Need help for optimization - generating magic squares in java

Question

I have to implement an algorithm which creates all possible magic squares for a given edge length(n=3,4). For n=3 the algorithm works fine. But for n=4 the algorithm don't get any results, because it's not optimal(too slow). I tried to optimize the algorithm but it is still not working as it should. Any help is greatly appreciated.

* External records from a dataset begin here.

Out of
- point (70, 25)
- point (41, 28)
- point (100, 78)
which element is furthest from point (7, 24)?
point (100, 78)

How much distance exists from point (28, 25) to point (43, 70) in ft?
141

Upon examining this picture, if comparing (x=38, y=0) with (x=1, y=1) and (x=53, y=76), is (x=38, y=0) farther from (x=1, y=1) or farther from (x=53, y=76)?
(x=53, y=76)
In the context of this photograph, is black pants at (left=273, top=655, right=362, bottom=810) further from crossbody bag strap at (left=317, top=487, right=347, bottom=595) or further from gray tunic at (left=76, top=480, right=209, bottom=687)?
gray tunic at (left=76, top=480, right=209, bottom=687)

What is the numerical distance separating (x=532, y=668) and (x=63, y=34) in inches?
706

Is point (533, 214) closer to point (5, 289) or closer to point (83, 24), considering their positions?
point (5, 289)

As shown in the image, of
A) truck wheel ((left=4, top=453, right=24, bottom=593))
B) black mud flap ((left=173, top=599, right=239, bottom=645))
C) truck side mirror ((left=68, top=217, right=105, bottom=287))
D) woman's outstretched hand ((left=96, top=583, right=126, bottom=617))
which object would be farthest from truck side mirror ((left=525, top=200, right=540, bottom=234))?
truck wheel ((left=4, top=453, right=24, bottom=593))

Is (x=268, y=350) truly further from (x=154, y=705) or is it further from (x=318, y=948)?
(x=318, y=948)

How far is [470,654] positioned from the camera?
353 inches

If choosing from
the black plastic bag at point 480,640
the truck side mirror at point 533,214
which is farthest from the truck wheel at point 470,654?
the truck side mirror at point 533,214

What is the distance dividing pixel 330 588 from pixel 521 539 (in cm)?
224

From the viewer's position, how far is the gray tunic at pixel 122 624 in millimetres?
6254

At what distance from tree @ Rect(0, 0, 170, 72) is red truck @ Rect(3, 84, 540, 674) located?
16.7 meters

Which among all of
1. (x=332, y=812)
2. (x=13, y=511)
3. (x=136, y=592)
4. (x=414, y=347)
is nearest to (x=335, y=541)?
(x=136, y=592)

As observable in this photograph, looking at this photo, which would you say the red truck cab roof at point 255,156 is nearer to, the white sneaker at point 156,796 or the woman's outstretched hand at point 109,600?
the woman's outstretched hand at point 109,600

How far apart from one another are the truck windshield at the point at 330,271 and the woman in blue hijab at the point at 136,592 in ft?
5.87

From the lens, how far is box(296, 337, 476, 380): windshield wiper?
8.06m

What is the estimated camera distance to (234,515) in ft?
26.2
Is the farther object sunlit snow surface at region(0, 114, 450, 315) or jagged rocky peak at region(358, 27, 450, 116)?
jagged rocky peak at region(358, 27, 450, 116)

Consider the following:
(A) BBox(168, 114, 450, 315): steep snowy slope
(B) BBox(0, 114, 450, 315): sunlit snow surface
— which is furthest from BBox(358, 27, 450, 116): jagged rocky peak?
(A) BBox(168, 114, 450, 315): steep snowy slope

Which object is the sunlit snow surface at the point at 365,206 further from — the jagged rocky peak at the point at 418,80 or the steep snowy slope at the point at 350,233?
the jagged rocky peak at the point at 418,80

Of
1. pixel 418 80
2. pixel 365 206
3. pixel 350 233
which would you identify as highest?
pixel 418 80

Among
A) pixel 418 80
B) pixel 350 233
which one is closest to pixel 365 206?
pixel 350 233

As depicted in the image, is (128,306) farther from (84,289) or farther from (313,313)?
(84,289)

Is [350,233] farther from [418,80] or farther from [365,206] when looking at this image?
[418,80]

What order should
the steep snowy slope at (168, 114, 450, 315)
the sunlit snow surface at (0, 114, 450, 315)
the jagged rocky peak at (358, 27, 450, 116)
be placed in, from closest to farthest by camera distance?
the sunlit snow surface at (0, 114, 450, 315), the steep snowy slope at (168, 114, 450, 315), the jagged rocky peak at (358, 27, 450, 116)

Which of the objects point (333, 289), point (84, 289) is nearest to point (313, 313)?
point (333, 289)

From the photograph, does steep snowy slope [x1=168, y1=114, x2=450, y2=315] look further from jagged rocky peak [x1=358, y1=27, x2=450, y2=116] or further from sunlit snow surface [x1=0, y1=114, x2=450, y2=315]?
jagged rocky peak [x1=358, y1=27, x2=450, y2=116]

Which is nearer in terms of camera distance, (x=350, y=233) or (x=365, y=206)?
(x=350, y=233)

public class MagicSquare {

private int[][] square;
private boolean[] possible;
private int totalSqs;
private int sum;
private static int numsquares;


public MagicSquare(int n){
    square = new int[n][n];
    for(int i=0; i<n; i++){
        for(int j=0; j<n; j++){
            square[i][j] = 0;
        }
    }

    totalSqs = n*n;
    possible = new boolean[totalSqs];
    for(int i=0; i<totalSqs; i++)
        possible[i] = true;

    sum = n*(n*n+1)/2;
    numsquares = 0;
    fill(0, 0);
}

public void fill(int row, int col){
    for(int i=0; i<totalSqs; i++){
        if(possible[i]){
            square[row][col] = i+1;
            possible[i] = false;

            int newcol = col+1;
            int newrow = row;
            if(newcol == square.length){
                newrow++;
                newcol = 0;
            }

            fill(newrow,newcol);
            square[row][col] = 0;
            possible[i] = true;
        }
    }

    if(!checkRows() || !checkCols())
        return;

    if(row == square.length){
        for(int i=0; i<square.length; i++ ){
            for(int j=0; j<square[i].length; j++){
                System.out.print(square[i][j]+" ");
            }
            System.out.println();
        }
        System.out.println();
        numsquares++;
        return;
    }
}

public boolean checkRows(){
    for(int i=0; i<square.length; i++){
        int test = 0;
        boolean unFilled = false;

        for(int j=0; j<square[i].length; j++){
            test += square[i][j];
            if(square[i][j] == 0)
                unFilled = true;
        }

        if(!unFilled && test!=sum)
            return false;
    }
    return true;
}

public boolean checkCols(){
    for(int j=0; j<square.length; j++){
        int test = 0;
        boolean unFilled = false;

        for(int i=0; i<square[j].length; i++){
            test += square[i][j];
            if(square[i][j] == 0)
                unFilled = true;
        }

        if(!unFilled && test!=sum)
            return false;
    }
    return true;
}

public static void main(String[] args) {
    new MagicSquare(3);
    System.out.println(numsquares);
}

}

Answer 1

You could introduce other arrays to keep track of the sums in rows, columns and on the 2 diagonals. You need to update these sums whenever you place a new number in the square or remove a number from it. Pay attention to the case when you have an odd dimension, the number from the middle belongs to both diagonals, so both of the diagonal sums need to be updated.

You have 4 cases:

1. you have a row almost full (e.g. the dimension is 3, and you have already 2 numbers in the first row, for instance. Then you needn't have to guess the third number, you can have it by subtracting the sum of the first row from the magic sum, and that is given, it depends only on the dimension)
2. (specific case) you have the last row almost full, the last column almost full, and the first diagonal almost full (first column as the column that starts with the top left element and ends with the bottom right element). This is basically the last position in the magic square.
3. you have a column almost full
4. (specific case) you have the first column almost full, and thereby you also have the second column almost full (second column as the column that starts with the top right element and ends with the bottom left element)
5. (+1) ordinary case

In each of these cases you can cut the backtracking, because you don't have to guess the missing number. This can reduce the time needed.

Also, if you insert the elements on the diagonals, and only after that on the other positions, this will buy you extra time, as the most errors occur on the diagonals. And if you want it really-really fast, consider writing the code in C/C++.